The wort part of JS frameworks is that we now have Senior {pick your FW here} devs, who are junior JS dev at the same time :/ (Almost) No one cares how JS or browser works, just deep into their FW.
People who are interested in learning Svelte don't; it's filled with issues, missing features, etc. Svelte maintainers are out of touch and the new reactivity system is garbage; You don't even know what is reactive and what is not without looking at the declaration; No type safety.
Worked with svelte for 4 years in typescript - the LSP is extremely slow and the IDE performance is terrible. Would not reccomend for entreprise level software.
True.
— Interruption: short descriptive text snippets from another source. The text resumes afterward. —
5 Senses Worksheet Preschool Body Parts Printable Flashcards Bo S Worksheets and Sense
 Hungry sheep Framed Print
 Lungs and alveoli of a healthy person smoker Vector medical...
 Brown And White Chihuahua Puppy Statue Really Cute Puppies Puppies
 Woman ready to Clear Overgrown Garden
Their vsCode extension is terribly slow and buggy. Sometimes you loose type safety and need to restart vsCode. There are issues with their Prettier plugin too; Sometimes it takes a bunch of seconds to simply format a file.
@@Meleeman011 Nah man, the language server is written in typescript and it's horribly slow and buggy. It generates types in the background to resolve the types between your +server pages and your +page if you have a long tree of layouts that generate types, it becomes very apparent that it is a problem. * Written by a hooman.
Svelte template syntax is awful. React is just JavaScript. Svelte is a made-up syntax that isn't even properly tape-safe in your code editor; In Svelte, Snippets are different than components meaning you need to learn a new thing that everything about it is different. Whereas in React, you don't have a new concept to grasp. The if/else etc blocks in Svelte are super ugly and hard to write whereas Angular does this better with a more JS-like and clean syntax. If you are using an icon library in Svelte, your site will get extremely slow and to solve it you would need to import the icons individually rather than using an index file to easily import them.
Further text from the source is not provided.